Ahmad Bahrami; Alireza Nateghian; Shima Salehi; Gholamreza Bahoush; Saeed Talebi; Saeide Ghasemi; Sepideh Razi; Nima Rezaei

doi:10.18502/acta.v58i1.3706

Ahmad Bahrami
Alireza Nateghian
Shima Salehi
Gholamreza Bahoush
Saeed Talebi
Saeide Ghasemi
Sepideh Razi
Nima Rezaei

DOI: https://doi.org/10.18502/acta.v58i1.3706

Keywords: Griscelli syndrome; Pigmentation disorder; Immunodeficiency; Hemophagocytic lymphohistiocytosis

Abstract

t- Griscelli syndrome (GS) is a rare autosomal recessive disease that affects hair, skin, and immune system. Here, we describe an 8.5-month-old infant with multiple admissions due to fever, petechial purpura, and several recurrent vomiting episodes with a presumptive diagnosis of recurrent sepsis. He was born from parents with consanguineous marriage. The initial examinations revealed huge splenomegaly and hepatomegaly without any source of infection. Laboratory tests revealed a hemophagocytic lymphohistiocytosis (HLH) like a picture with a high blood level of ferritin in all episodes, but the bone marrow test result was normal. Although he had normal hair and skin pigmentation on physical examination, the accumulation of melanosomes was found in his hair shafts on microscopic investigations.

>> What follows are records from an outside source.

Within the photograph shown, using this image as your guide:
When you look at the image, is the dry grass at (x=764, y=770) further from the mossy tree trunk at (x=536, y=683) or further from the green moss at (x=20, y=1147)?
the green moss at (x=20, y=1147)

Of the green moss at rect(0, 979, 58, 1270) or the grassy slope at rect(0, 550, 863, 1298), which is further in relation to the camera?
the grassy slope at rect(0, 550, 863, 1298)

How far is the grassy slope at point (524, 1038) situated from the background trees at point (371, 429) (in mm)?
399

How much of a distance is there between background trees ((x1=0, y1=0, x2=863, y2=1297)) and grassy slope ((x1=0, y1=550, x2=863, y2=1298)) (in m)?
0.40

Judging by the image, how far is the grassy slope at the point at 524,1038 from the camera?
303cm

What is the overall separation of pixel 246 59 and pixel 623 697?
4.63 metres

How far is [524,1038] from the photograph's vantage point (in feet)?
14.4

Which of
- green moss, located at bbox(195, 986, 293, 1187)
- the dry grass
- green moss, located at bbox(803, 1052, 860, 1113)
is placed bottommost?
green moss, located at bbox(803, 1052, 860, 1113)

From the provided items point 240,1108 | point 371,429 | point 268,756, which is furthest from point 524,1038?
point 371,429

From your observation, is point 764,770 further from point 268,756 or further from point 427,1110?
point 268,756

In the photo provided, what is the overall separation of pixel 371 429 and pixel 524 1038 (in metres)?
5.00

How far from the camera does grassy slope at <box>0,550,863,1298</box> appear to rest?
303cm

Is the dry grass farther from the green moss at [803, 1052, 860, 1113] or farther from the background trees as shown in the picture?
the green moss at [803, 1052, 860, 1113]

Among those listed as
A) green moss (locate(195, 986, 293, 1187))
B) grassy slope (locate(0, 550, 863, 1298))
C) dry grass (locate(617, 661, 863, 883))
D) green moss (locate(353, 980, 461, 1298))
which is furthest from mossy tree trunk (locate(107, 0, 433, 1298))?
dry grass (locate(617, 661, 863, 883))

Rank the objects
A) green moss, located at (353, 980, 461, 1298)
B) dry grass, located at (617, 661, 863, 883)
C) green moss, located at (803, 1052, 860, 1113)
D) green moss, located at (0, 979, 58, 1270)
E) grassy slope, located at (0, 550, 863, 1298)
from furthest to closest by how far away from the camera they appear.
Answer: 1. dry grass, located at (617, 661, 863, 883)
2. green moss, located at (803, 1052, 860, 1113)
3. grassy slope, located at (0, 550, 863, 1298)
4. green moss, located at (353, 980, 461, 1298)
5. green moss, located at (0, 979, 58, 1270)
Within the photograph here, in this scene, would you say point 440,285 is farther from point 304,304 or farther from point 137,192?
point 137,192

Eventually, a genetic test revealed a mutation in the RAB27A gene, which confirmed GS-II diagnosis. Our case is the first case of GS-II from Iran without any apparent clinical features of GS, such as hypopigmented skin and silvery-gray hair. Therefore, a genetic test, together with the microscopic examination of hair and skin, is necessary for the diagnosis and confirmation of GS-II. Since GS-II is an autosomal recessive disorder and consanguineous marriages are popular in Iran, premarital genetic counseling is recommended for this region.